• _Task instructions_:
Among the records below, find the line that has "Il diagramma C.P.M."; from there, give the lines again exactly, and stop after the line that has "How does it work Workflow".

• _Data shown_:
>>>>>
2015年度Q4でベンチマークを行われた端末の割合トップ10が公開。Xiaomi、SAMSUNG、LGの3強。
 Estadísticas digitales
<<<<<
>>>>>
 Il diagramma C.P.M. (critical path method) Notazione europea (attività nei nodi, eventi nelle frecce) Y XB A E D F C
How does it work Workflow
<<<<<
• _Expected output_:
 Il diagramma C.P.M. (critical path method) Notazione europea (attività nei nodi, eventi nelle frecce) Y XB A E D F C
How does it work Workflow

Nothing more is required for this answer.